4% to 20% kaolin-containing products can be applied topically.(Rivera 1978)

Radiation- and Chemotherapy-Induced Mucositis

15 mL of kaolin/pectin and diphenhydramine in a 50:50 mixture; hold in mouth for 3 minutes.(Barker 1991)

Pregnancy / Lactation

Kaolin-containing preparations are not absorbed. There is a possible association between kaolin ingestion and the development of iron deficiency anemia and hypokalemia, especially during pregnancy.(Black 2003, Briggs 2005)

In a small study of female rats, hemoglobin, hematocrit, and red blood cell levels were reduced in the groups of rats that ingested a kaolin-containing diet. Additionally, the pups born to these rats exhibited low birth weights.(Patterson 1977)

There are no human data regarding breast-feeding and kaolin usage.(Briggs 2005)

Interactions

Most drug interaction studies of kaolin have involved administration of kaolin pectin. Kaolin pectin can form insoluble complexes with a number of drugs and should be avoided in patients receiving drugs that may chelate with aluminum salts (eg, digoxin(Albert 1978, Albert 1981, Brown 1976) clindamycin(Albert 1978) lincomycin(Wagner 1966) and penicillamine(Ifan 1986). Until more information is available, interactions that occur with kaolin pectin should be considered to occur with kaolin alone. Additionally, concomitant administration of kaolin pectin and trimethoprim resulted in a reduced area under the curve for trimethoprim and decreased the average blood concentration of trimethoprim by 29.42%.(Babhair 1983) An in vitro study suggests that quinidine absorption may be reduced with concomitant administration of kaolin-pectin preparations.(Bucci 1981) To avoid potential drug interactions, kaolin should be used at least 3 hours before or after any other medications.(Pray 2006) When used topically for anorectal itching, petrolaturm or greasy ointments should be removed before applying kaolin-containing products in order to allow for proper adherence to the skin. Additionally, cocoa butter, cod liver oil, hard fat, lanolin, mineral oil, shark liver oil, petrolaturm, or white petrolaturm cannot be combined with kaolin because of limited skin adherence.(Berardi 2006)

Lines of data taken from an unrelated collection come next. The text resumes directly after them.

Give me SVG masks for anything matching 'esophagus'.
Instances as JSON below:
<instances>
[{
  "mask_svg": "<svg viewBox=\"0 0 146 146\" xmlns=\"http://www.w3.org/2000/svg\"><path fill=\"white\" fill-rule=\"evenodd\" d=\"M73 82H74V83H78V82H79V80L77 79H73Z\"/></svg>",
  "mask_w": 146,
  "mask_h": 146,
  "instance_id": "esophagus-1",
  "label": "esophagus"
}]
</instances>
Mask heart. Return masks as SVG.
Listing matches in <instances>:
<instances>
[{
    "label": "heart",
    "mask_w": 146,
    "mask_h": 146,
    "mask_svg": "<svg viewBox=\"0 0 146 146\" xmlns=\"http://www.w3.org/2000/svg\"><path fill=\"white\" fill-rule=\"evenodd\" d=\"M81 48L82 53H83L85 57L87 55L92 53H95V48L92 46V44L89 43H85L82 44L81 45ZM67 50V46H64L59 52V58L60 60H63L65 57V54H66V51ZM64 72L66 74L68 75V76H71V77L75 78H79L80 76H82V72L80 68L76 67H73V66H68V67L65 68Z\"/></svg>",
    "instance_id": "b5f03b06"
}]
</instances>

Cardiac glycosides: Kaolin may decrease the serum concentration of cardiac glycosides. Monitor therapy. Only oral preparations of cardiac glycosides are expected to participate in this interaction.(Albert 1978, Albert 1981, Allen 1981, Brown 1976)

Chloroquine: Kaolin may decrease the serum concentration of chloroquine. Consider therapy modification.(Aralen October 2018, McElnay 1982, McElnay 1982)

Lincosamide antibiotics: Kaolin may decrease the absorption of lincosamide antibiotics. Monitor therapy. This interaction only applies to oral administration of lincosamide antibiotics.(Albert 1978, KAPECT 2010)

Quinidine: Kaolin may decrease the serum concentration of quinidine. Monitor therapy. Only oral preparations of quinidine and kaolin are expected to participate in this interaction.(Moustafa 1987)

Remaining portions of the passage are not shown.